Modifica, per favore, il testo sul gioco compulsivo nella parte che si apre con le parole "La spiegazione che" e si chiude con "arrestare il gioco?": riscrivi quella parte sostituendo "persone molto malate" con "persone molto sofferenti".

BRANO SCELTO:
────────────────────────────────────────

Che cos’e’ il gioco compulsivo?

La spiegazione che sembra più accettata dai membri di G.A. è che il gioco compulsivo è una malattia,progressiva di natura, che non può mai essere definitivamente curata, ma può essere fermata.
Prima di entrare in G.A., molti giocatori compulsivi pensavano di se come essere deboli moralmente o semplicemente “non buoni”.
Il concetto di G.A. è che i giocatori compulsivi sono in effetti persone molto malate che possono curarsi se seguiranno al meglio delle loro capacità un semplice programma che è stato provato con successo per migliaia di altri uomini e donne con problemi di gioco o di gioco compulsivo.

Qual è la prima cosa che un giocatore compulsivo deve fare per arrestare il gioco?

Il giocatore compulsivo deve voler accettare il fatto che lui o lei sono nella presa di una malattia progressiva ed avere il desiderio di star meglio.
La nostra esperienza ha dimostrato che il programma di G.A. è valido per qualsiasi persona che abbia il desiderio di smettere di giocare.

────────────────────────────────────────

MATERIALE DI PARTENZA:
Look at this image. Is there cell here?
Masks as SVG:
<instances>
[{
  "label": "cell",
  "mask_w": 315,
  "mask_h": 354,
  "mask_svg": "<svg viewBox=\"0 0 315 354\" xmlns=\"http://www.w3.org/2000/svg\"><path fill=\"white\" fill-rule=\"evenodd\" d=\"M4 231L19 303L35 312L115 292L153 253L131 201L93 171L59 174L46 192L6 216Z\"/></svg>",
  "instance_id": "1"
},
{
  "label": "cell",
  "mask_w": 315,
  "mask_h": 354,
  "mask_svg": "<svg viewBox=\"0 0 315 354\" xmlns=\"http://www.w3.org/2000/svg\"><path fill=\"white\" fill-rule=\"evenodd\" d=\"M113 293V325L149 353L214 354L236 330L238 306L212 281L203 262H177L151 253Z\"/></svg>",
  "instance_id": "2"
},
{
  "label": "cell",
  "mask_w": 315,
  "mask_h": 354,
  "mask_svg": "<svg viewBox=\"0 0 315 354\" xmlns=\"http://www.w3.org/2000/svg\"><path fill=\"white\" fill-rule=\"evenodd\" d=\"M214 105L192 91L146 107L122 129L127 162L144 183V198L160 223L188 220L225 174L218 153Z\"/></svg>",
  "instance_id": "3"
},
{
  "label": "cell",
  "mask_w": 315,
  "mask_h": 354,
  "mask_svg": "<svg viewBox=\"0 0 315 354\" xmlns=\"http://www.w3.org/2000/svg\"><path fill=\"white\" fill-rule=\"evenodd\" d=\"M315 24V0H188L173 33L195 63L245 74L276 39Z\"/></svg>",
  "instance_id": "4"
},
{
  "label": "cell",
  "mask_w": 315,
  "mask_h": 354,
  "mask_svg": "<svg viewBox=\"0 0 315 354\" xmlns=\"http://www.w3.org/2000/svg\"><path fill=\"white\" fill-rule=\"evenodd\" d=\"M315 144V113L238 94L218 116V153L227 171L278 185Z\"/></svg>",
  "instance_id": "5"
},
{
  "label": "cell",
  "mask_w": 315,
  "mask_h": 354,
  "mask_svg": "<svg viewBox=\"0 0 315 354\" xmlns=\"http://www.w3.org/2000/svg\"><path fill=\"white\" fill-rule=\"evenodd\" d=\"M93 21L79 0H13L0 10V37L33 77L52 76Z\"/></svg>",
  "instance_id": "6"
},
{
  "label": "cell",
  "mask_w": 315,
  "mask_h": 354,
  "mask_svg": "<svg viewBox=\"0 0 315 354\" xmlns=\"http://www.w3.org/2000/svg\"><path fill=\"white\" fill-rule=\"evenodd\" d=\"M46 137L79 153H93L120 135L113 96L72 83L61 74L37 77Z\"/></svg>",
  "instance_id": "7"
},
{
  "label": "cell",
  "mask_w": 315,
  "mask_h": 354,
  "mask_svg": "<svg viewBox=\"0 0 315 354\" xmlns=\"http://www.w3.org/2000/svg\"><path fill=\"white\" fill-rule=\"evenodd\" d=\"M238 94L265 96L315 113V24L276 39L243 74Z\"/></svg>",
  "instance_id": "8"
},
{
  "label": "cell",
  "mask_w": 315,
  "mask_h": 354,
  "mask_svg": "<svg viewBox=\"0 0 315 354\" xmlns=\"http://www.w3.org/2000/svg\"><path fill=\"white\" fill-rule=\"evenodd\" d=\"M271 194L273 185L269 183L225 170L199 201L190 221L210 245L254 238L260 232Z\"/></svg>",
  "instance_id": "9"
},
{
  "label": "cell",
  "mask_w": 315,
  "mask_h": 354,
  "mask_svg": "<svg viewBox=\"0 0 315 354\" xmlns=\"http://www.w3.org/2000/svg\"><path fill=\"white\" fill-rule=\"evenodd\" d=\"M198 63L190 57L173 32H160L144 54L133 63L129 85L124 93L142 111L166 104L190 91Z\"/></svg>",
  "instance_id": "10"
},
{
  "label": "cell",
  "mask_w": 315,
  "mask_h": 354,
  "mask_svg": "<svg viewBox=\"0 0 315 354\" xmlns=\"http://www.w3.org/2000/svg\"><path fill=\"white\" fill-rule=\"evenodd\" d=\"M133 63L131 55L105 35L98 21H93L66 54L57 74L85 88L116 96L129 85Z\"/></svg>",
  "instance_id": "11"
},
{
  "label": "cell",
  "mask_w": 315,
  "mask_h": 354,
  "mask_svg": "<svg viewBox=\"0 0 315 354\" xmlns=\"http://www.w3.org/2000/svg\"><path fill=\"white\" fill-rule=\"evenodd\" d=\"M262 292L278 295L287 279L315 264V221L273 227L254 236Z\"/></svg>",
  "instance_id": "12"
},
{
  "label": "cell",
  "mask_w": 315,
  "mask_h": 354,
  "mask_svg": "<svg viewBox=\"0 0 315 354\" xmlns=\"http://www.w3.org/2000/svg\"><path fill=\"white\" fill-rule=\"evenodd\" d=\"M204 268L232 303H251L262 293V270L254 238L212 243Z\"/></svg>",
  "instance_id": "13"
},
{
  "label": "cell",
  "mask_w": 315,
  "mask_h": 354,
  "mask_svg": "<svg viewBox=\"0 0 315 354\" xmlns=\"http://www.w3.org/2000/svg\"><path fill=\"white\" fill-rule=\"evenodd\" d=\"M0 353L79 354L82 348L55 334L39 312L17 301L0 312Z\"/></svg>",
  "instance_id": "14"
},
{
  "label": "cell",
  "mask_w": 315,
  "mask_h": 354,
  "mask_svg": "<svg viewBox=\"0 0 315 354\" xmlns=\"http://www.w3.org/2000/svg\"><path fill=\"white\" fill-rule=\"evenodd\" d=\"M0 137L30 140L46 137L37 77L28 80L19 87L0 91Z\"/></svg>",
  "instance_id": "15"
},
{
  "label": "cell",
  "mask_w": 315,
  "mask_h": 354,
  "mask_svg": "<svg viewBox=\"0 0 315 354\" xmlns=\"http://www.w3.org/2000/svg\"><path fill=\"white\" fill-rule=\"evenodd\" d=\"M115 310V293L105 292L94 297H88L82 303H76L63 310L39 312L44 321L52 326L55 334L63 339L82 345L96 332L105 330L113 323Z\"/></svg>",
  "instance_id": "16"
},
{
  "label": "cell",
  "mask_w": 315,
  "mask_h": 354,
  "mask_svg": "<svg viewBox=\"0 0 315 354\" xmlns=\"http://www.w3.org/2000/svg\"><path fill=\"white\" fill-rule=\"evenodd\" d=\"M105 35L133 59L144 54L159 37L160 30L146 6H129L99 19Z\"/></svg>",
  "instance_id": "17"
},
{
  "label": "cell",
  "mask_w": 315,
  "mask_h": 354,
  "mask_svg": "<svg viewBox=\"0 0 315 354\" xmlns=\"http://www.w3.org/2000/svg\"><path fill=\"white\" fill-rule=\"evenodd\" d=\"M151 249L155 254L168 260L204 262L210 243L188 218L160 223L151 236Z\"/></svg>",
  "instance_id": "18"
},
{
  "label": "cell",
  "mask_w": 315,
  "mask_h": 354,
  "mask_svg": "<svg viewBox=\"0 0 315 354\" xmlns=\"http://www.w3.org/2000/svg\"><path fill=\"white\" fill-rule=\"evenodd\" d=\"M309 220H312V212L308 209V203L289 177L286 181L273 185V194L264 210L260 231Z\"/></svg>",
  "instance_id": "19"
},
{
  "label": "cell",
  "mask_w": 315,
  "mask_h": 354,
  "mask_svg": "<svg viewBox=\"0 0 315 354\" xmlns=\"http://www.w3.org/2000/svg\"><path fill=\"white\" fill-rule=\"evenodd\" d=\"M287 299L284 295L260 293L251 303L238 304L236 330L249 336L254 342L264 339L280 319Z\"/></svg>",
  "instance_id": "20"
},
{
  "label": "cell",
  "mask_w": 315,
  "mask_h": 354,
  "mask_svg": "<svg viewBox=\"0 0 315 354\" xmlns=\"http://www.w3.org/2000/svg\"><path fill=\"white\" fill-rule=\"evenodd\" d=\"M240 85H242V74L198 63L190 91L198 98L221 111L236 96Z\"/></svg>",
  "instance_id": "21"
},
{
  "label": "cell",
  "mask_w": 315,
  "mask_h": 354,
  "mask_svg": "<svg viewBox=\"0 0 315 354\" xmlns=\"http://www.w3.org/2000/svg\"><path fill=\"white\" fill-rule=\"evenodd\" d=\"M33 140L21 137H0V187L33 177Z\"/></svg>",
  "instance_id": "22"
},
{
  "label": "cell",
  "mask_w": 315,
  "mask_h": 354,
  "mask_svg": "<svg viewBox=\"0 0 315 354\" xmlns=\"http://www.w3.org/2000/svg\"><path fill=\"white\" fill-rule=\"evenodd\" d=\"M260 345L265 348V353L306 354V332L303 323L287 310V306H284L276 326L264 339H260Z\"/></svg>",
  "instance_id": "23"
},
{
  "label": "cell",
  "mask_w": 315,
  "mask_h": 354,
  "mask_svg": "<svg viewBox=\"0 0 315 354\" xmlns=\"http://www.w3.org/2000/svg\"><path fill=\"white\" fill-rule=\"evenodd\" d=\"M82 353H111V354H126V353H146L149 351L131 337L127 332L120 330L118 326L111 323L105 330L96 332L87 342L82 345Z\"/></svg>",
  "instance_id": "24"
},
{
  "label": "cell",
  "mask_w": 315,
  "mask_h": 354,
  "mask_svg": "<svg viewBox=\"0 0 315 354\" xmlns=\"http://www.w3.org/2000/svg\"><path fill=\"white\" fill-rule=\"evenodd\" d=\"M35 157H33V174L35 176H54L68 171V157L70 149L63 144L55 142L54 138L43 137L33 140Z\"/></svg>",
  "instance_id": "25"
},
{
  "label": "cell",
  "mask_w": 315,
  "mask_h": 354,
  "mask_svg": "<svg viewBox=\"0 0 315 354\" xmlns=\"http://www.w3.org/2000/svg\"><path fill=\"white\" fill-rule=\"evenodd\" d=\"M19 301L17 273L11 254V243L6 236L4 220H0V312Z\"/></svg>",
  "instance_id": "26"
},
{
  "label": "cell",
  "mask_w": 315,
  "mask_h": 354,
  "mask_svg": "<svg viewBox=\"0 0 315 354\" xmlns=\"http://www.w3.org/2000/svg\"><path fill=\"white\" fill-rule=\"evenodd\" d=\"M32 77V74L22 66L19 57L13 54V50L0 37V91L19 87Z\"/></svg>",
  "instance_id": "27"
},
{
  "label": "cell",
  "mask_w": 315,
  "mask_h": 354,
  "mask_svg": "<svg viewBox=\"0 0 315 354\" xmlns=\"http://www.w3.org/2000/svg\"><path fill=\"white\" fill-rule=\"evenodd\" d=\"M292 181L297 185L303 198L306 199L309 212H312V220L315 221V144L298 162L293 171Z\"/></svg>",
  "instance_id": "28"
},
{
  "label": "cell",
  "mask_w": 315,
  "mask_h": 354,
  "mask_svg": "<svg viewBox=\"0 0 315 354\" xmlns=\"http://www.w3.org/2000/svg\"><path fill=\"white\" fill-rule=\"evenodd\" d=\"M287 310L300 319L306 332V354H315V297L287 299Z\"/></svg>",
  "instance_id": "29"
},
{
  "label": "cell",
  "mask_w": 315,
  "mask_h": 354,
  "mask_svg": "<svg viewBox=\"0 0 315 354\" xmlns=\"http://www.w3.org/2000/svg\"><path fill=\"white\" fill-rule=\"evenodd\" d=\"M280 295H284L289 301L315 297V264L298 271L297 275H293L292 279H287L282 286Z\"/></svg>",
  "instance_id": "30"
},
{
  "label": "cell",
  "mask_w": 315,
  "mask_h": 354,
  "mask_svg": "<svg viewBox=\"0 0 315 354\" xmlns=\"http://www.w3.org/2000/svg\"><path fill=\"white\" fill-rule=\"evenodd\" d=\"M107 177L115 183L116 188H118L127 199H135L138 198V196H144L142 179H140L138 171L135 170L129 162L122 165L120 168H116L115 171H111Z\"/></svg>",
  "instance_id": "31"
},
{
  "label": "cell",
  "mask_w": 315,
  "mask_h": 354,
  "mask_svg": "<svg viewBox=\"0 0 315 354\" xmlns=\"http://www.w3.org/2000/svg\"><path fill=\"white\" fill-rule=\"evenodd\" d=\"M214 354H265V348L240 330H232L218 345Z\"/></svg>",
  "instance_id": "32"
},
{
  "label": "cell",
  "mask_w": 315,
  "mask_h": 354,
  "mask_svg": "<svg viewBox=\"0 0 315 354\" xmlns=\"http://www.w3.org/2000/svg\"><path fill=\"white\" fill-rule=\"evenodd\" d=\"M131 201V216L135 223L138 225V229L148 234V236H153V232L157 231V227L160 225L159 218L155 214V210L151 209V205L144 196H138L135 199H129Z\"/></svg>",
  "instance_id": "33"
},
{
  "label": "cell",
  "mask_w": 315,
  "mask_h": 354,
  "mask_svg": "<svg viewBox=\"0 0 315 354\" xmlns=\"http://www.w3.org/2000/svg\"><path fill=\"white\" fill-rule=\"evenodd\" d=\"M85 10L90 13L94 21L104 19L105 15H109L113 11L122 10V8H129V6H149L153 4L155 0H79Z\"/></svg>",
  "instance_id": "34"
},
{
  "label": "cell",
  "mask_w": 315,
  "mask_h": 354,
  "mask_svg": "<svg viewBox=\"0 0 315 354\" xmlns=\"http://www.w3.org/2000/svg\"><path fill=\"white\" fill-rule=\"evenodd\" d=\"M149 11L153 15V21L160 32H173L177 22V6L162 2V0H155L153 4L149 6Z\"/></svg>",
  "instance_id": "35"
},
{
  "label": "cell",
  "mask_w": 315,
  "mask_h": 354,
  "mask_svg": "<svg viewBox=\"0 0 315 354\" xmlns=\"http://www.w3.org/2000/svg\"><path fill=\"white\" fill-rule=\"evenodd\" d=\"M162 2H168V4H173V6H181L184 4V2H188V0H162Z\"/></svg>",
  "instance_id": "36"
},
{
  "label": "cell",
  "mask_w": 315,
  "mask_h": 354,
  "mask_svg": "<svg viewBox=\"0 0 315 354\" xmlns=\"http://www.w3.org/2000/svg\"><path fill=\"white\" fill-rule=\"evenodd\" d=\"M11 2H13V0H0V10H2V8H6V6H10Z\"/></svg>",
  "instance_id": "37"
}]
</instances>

────────────────────────────────────────

SPAZIO RISPOSTA:
La spiegazione che sembra più accettata dai membri di G.A. è che il gioco compulsivo è una malattia,progressiva di natura, che non può mai essere definitivamente curata, ma può essere fermata.
Prima di entrare in G.A., molti giocatori compulsivi pensavano di se come essere deboli moralmente o semplicemente “non buoni”.
Il concetto di G.A. è che i giocatori compulsivi sono in effetti persone molto sofferenti che possono curarsi se seguiranno al meglio delle loro capacità un semplice programma che è stato provato con successo per migliaia di altri uomini e donne con problemi di gioco o di gioco compulsivo.

Qual è la prima cosa che un giocatore compulsivo deve fare per arrestare il gioco?